(Document text)
┄┄┄┄┄┄┄┄┄┄┄┄┄┄┄┄┄┄┄┄

Science Serving Maryland's Coasts

R/EH-10a

Filtration Capacity of Oyster Reefs: Quantifying Non-oyster Contributions and Harvest Impacts

Principal Investigator: 

Lisa Kellogg

Start/End Year: 

2011 to 2013

Institution: 

Horn Point Laboratory, University of Maryland Center for Environmental Science

Co-Principal investigator: 

Roger I.E. Newell, Horn Point Laboratory, University of Maryland Center for Environmental Science

Topic(s): 

Strategic focus area: 

Sustainable natural resources of coastal Maryland

Description: 

OBJECTIVES: Our overall objective is to quantify how suspension-feeding organisms living attached to the hard substrate formed by oyster reefs serve to remove phytoplankton from the water column and thereby help improve water quality. Specifically, for hooked mussels and tunicates, two of the most abundant (by biomass) organisms on oyster reefs, we will: • Determine biomass-specific, temperature-dependent, and seston concentration-dependent rates of water filtration and biodeposition • Assess filtration efficiency for particles between 1 _ 50 μm • Develop a spreadsheet model that estimates non-oyster "filtration capacity," in terms of both total volume of water cleared of particles and mass of particles transferred to the sediments. METHODOLOGY: We will quantify biomass-specific, temperature- and seston concentration-dependent filtration rates, particle clearance rates, and particle size-dependent filtration efficiencies for mussels and tunicates in the laboratory. Our laboratory data will be combined with published oyster data to create a spreadsheet model to estimate the contribution of these non-oyster suspension-feeders to total reef filtration capacity. RATIONALE: Recently-developed ecosystem models used to predict effects of oyster restoration on various water quality parameters likely underestimate the benefits because they do not incorporate the filtration capacity of other suspension-feeding reef residents. Densities of mussels and tunicates often exceed 100 per square meter and can form a large portion of total reef biomass throughout Chesapeake Bay. We will quantify the filtration capacity of these species, allowing their incorporation into future ecosystem models.

┄┄┄┄┄┄┄┄┄┄┄┄┄┄┄┄┄┄┄┄

(Data)

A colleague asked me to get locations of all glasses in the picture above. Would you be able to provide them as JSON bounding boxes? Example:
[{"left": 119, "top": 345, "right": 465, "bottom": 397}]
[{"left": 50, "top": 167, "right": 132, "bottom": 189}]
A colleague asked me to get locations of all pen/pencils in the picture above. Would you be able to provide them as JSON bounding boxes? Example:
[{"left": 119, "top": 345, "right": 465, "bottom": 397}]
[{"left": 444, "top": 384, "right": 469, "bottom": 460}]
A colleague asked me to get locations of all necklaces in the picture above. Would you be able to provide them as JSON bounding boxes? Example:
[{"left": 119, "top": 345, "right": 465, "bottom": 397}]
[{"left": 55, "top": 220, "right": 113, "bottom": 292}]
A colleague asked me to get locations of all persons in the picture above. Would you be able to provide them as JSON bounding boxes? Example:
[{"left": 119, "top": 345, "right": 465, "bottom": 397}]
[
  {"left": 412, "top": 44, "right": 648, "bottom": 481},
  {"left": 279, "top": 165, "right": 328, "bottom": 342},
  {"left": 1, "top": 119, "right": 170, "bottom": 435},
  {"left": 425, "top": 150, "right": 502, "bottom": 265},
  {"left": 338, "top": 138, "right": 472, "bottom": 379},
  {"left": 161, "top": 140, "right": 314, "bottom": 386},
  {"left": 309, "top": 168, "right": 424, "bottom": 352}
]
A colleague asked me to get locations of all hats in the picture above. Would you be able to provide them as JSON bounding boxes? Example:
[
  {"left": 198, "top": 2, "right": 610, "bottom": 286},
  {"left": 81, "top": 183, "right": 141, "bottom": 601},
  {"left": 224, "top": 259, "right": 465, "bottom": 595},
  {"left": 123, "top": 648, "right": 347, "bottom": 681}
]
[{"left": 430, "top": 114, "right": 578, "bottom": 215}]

┄┄┄┄┄┄┄┄┄┄┄┄┄┄┄┄┄┄┄┄

(Task) According to the oyster reef filtration project description, which two non-oyster organisms will the study measure?

(Result of this exercise) Hooked mussels and tunicates.